Today, the Environmental Protection Agency proposed a major rule to regulate power plants under the Hazardous Air Pollutants (HAP) Section 112 of the Clean Air Act.

This post is a primer on this consequential and controversial decision.

Section 112 of the Clean Air Act

  • In 1970, the Congress added Section 112 to the Clean Air Act, requiring that the EPA list and regulate Hazardous Air Pollutants (HAPs) that could “cause, or contribute to, an increase in mortality or an increase in serious irreversible or incapacitating reversible illness.” The Congress ordered the EPA to establish standards for HAPs that provided “an ample margin of safety to protect public health.”
  • Due to difficulties interpreting what should constitute “an ample margin of safety,” the EPA largely ignored Section 112 for two decades.
  • In 1990, the Congress, frustrated with the slow pace of HAP regulation, amended the Clean Air Act to remove much of EPA’s discretion over the implementation of Section 112. Lawmakers listed 189 pollutants for regulation.

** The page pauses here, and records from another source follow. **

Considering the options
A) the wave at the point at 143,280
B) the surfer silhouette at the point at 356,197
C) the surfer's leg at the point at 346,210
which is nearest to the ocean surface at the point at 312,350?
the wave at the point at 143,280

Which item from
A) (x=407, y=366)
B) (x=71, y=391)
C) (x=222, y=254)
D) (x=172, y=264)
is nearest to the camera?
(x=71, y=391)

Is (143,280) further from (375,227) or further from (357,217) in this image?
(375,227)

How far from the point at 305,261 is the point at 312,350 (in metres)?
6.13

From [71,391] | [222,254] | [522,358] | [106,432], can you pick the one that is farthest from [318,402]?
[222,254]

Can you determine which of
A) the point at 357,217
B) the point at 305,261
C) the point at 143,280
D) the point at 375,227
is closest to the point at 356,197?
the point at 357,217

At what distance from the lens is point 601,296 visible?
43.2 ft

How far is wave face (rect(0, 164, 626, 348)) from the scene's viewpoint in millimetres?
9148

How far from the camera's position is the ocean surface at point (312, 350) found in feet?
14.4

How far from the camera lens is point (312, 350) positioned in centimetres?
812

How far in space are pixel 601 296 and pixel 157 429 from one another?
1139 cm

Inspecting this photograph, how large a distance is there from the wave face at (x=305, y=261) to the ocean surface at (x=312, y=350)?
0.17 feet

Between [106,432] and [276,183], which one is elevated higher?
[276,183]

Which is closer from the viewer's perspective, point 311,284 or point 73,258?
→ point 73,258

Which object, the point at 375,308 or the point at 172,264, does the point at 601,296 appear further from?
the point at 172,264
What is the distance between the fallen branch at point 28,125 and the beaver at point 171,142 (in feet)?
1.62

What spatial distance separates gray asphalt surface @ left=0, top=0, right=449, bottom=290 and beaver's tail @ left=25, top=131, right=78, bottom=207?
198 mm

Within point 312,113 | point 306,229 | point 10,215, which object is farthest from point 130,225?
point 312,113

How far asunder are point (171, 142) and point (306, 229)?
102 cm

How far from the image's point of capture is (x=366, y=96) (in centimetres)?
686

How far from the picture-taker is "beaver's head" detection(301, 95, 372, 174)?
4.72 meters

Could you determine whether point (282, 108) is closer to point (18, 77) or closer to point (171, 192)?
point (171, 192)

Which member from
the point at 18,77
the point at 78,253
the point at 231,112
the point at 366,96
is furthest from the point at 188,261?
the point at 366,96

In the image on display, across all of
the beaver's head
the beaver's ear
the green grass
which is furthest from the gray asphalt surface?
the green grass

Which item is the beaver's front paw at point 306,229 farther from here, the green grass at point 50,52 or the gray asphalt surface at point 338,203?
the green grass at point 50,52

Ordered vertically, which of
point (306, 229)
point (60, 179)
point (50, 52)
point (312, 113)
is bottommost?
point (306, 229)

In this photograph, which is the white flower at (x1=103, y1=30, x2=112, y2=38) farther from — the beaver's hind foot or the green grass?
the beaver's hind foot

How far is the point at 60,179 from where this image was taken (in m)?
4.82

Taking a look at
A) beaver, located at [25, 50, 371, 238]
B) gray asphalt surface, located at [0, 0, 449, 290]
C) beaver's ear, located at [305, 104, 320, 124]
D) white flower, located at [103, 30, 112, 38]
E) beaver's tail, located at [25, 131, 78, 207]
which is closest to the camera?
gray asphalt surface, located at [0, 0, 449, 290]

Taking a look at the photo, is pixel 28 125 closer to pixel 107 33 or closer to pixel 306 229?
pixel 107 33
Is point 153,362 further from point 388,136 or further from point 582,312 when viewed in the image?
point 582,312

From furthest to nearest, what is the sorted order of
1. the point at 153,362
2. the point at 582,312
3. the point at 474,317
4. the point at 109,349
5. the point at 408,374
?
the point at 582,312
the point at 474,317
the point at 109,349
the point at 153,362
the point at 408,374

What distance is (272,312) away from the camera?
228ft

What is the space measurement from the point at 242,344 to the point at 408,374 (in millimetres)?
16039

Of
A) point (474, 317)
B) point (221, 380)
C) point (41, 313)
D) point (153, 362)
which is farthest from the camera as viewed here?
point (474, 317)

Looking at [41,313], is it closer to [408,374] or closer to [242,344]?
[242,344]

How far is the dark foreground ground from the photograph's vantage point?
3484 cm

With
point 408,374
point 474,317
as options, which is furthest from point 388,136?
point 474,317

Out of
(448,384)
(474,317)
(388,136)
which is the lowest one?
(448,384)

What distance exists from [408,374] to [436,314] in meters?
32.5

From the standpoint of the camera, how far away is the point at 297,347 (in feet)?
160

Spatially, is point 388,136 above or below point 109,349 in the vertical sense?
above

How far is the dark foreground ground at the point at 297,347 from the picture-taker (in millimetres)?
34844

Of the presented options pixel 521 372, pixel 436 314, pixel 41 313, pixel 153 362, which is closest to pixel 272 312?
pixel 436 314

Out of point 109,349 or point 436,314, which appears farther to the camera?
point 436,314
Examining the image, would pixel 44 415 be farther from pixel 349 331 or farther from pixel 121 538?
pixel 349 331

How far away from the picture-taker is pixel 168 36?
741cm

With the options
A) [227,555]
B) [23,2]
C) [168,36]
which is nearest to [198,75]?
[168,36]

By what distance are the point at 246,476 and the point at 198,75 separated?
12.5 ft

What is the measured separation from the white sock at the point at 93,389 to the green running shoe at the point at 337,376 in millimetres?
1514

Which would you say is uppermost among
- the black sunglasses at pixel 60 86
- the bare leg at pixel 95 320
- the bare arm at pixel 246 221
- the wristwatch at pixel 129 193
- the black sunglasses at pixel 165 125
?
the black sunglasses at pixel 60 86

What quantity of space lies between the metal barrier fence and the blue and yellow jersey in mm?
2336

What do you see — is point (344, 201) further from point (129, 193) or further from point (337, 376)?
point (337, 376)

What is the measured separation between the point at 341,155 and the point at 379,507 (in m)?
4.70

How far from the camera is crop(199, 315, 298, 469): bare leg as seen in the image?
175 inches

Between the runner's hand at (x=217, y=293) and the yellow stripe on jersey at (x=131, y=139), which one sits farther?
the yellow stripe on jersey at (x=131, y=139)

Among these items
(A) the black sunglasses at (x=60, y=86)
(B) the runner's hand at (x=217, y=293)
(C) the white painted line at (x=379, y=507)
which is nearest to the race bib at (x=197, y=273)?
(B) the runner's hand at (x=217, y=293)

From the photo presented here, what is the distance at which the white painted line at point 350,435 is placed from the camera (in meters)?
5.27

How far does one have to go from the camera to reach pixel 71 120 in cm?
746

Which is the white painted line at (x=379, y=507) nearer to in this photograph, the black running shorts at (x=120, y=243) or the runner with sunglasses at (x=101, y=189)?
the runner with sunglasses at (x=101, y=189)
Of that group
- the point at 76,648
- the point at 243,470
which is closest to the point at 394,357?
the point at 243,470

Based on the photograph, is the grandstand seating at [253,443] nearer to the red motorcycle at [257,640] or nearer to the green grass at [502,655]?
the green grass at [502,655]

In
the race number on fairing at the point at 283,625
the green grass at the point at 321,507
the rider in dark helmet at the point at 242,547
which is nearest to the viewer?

They also legislated HAP pollution controls, known as Maximum Achievable Control Technology (MACT) standards. The Clean Air Act amendments set a “MACT floor” (i.e., a minimum HAP pollution control) at “the average emission limitation achieved by the best performing 12 percent of the existing sources.”
  • Section 112 MACT standards apply to both new and existing stationary sources.
  • Notably, the Congress required the EPA to proceed with caution before it regulated Electricity Generating Units (“EGUs,” or power plants). The 1990 Clean Air Amendments mandated a study on the public health threats posed by EGU HAP emissions, and the EPA Administrator was authorized to proceed with the regulation of HAPs from EGUs only after evaluating the results of this study, and concluding that “such regulation is appropriate and necessary.”